Trecho fornecido -
==============================

Toda essa mudança foi promovida a partir do investimento massivo em pesquisa e tecnologia, o que pode ser atestado pela criação da Empresa Brasileira de Pesquisa Agropecuária (Embrapa), na década de 1970. A criação da Embrapa e o modelo de Assistência Técnica e Extensão rural implantado no país, fortemente orientado para a mera transmissão de tecnologia, são, de alguma forma, símbolos da opção do Estado no fortalecimento da agricultura brasileira a partir da adaptação dos métodos e técnicas da chamada “Revolução Verde” às condições edafoclimáticas de nosso país.

A escolha por investimento massivo em tecnologia, em alguma medida, se deu em detrimento da possibilidade de estruturação do setor formado por agricultores de pequeno porte. Se por um lado esse movimento trouxe inegáveis avanços para o setor agrícola e, consequentemente, para a economia do Brasil, por outro, excluiu uma parcela muito significativa de agricultores que, não tendo acesso aos meios necessários, foram alijados do processo de nossa modernização agrícola.

Presume-se, pois, que havia, assim como continua havendo, interesses em disputa na condução da política agrícola brasileira. Foi a correlação de forças entre os atores protagonistas nessa disputa, entre os quais certamente figuram os partidos políticos, que pautou as escolhas que foram dando forma a essa política. Assim, o cenário agrícola brasileiro, sendo consequência desse processo, é, em alguma medida, o resultado da atuação desses atores.

==============================

Problemas para resolver -
A: Responda, com base no trecho sobre a política agrícola brasileira:
(i) Em que década foi criada a Embrapa?
(ii) A escolha por investimento massivo em tecnologia se deu em detrimento de quê?
(iii) Que atores, segundo o texto, certamente figuram entre os protagonistas da disputa na condução da política agrícola?
B: Por favor, redigite o trecho sobre a política agrícola brasileira, começando em "A escolha por" e seguindo até "nossa modernização agrícola.".

Material coletado -

==============================

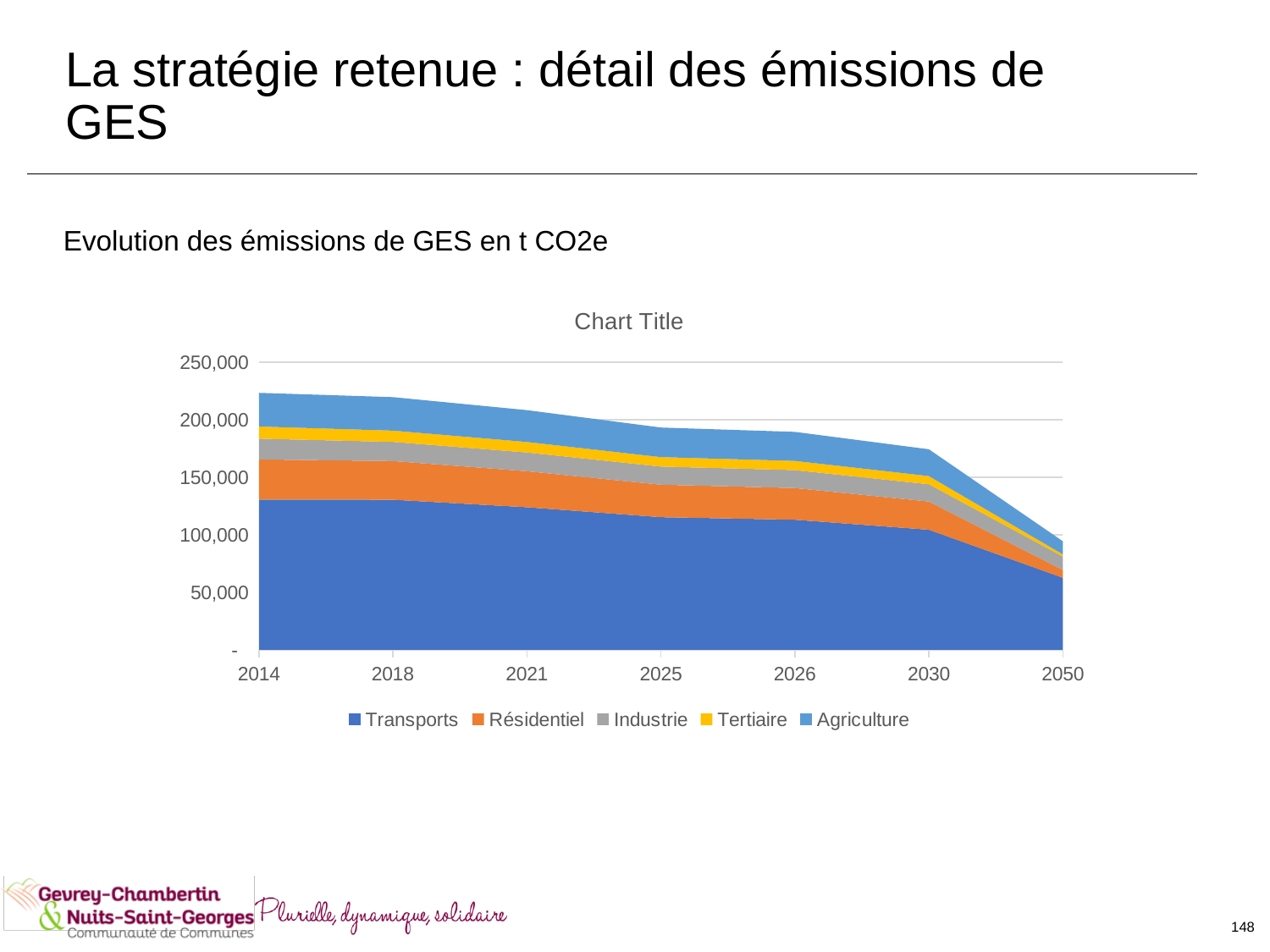
Which series contributes the largest share of emissions in 2014? Transports Is the total value for 2014 greater or less than 200,000? greater Which year has the lowest total emissions? 2050 Which year has the highest total emissions? 2014 Do total emissions rise or fall from 2014 to 2050? Fall Is the value for Transports in 2014 greater or less than 100,000? greater How many years are shown along the x axis? 7 What is the title printed above the chart? Chart Title What kind of chart is shown on the slide? Stacked area chart Is the total value for 2030 greater or less than 200,000? less How many series does the legend list? 5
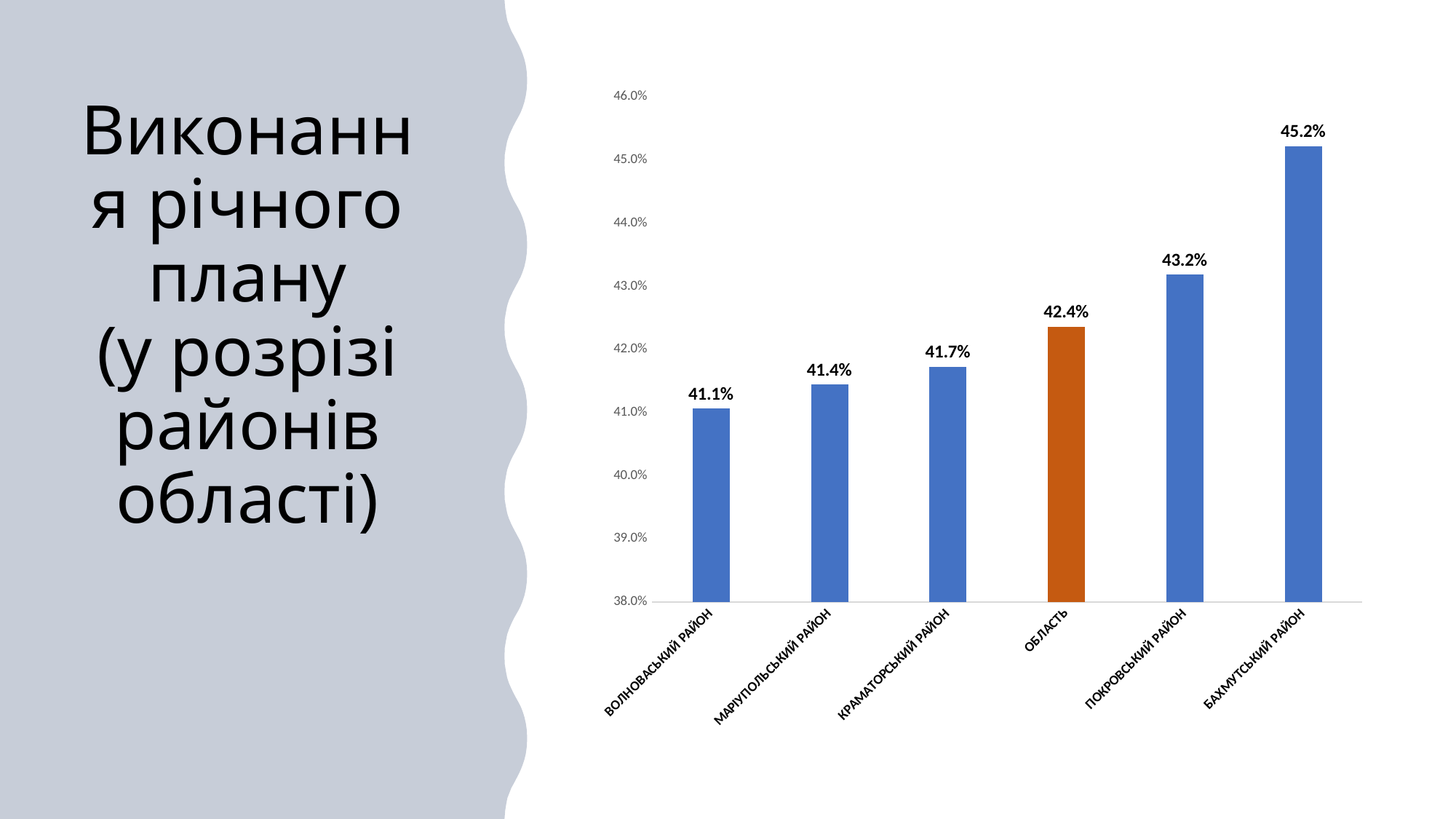
Is the value for МАРІУПОЛЬСЬКИЙ РАЙОН greater or less than 42.0%? less What is the difference between the values for БАХМУТСЬКИЙ РАЙОН and ВОЛНОВАСЬКИЙ РАЙОН? 4.1% What is the value for ОБЛАСТЬ? 42.4% Which category has the highest value? БАХМУТСЬКИЙ РАЙОН Which bar is coloured orange instead of blue? ОБЛАСТЬ What is the value for ВОЛНОВАСЬКИЙ РАЙОН? 41.1% How many categories are shown on the chart? 6 Which category has the lowest value? ВОЛНОВАСЬКИЙ РАЙОН Do the values rise or fall from left to right along the x axis? rise What kind of chart is shown on the slide? bar chart What is the value for ПОКРОВСЬКИЙ РАЙОН? 43.2% Which is larger, the value for КРАМАТОРСЬКИЙ РАЙОН or the value for ПОКРОВСЬКИЙ РАЙОН? ПОКРОВСЬКИЙ РАЙОН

==============================

Seção de respostas -
A:
(i) Na década de 1970.
(ii) Da possibilidade de estruturação do setor formado por agricultores de pequeno porte.
(iii) Os partidos políticos.

B:
A escolha por investimento massivo em tecnologia, em alguma medida, se deu em detrimento da possibilidade de estruturação do setor formado por agricultores de pequeno porte. Se por um lado esse movimento trouxe inegáveis avanços para o setor agrícola e, consequentemente, para a economia do Brasil, por outro, excluiu uma parcela muito significativa de agricultores que, não tendo acesso aos meios necessários, foram alijados do processo de nossa modernização agrícola.